(EXERCISE 1)
In the passage on British universities, when was Universitas 21 established?
(EXERCISE 2)
Reproduce word for word the part of the passage on British universities starting at "Institutions such as" and ending at "and the US.".

But only a relatively small number of institutions will be able to focus primary attention on the international environment. British universities will thus become increasingly differentiated, perhaps mirroring in macrocosm the diversity of function and specialisation that has characterised the organisation of higher education in California since the 1960s. There, the elite campuses of the University of California offer world-class research and teaching facilities, whereas California State University concentrates primarily on undergraduate teaching, and the state's many community colleges provide low-cost and locally-focused access to higher education. The divide in Britain is likely to become clearly defined between those universities that are primarily oriented towards promoting their international role and those that are more focused on meeting national or regional demands.
Such functional differentiation is bound to create some tensions between institutions, but the development of strong regional resource centres would not only help them define their purpose more precisely but could also play a key role in providing targeted financial support. Moreover, diversity will increasingly take place not only between universities, but also within them: choices will have to be made about core functions, particularly in those institutions where there are pockets of world-class excellence. It might be argued that such a development would simply accelerate trends already evident through the operation of successive research assessment exercises and the establishment of the Russell Group. To an extent this is true, but there is no logical reason why all universities should seek to mirror each other in terms of mission and purpose.
Institutions such as Oxbridge or the leading London colleges, are able to operate in an international context that sets them apart. For other universities, however, the international dimension is becoming an increasingly important focus. For instance, Universitas 21, established in March 1997 as "an international association of major research-intensive universities", links Birmingham, Edinburgh, Glasgow, and Nottingham with institutions in Australia, Canada, China, New Zealand, Singapore and the US.
For the majority of universities, however, the regional context in which they function is likely to become an ever more important point of reference. Asymmetric devolution to Scotland and Wales may thus ultimately turn out to have a far wider impact on the higher education sector than might initially be supposed. The Spanish experience suggests that genuine political and administrative devolution could act as a significant boost for those universities outside the "golden triangle": in Spain, the support of autonomous communities has helped universities in places such as Valencia and Seville to develop their own areas of specialisation and increasingly to move out of the shadow of Madrid and Barcelona. As already signalled by developments in Scotland, a growing regional focus may also offer exciting new opportunities for universities in Britain. Whether they will be able to exploit such opportunities will depend on how they face up to serious questions about their very role and purpose.
Paul Heywood is professor of politics at the University of Nottingham.

(MATERIAL PROVIDED)

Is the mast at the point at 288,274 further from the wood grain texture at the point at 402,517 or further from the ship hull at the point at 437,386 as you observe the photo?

(WRITTEN RESPONSE 1)
March 1997

(WRITTEN RESPONSE 2)
Institutions such as Oxbridge or the leading London colleges, are able to operate in an international context that sets them apart. For other universities, however, the international dimension is becoming an increasingly important focus. For instance, Universitas 21, established in March 1997 as "an international association of major research-intensive universities", links Birmingham, Edinburgh, Glasgow, and Nottingham with institutions in Australia, Canada, China, New Zealand, Singapore and the US.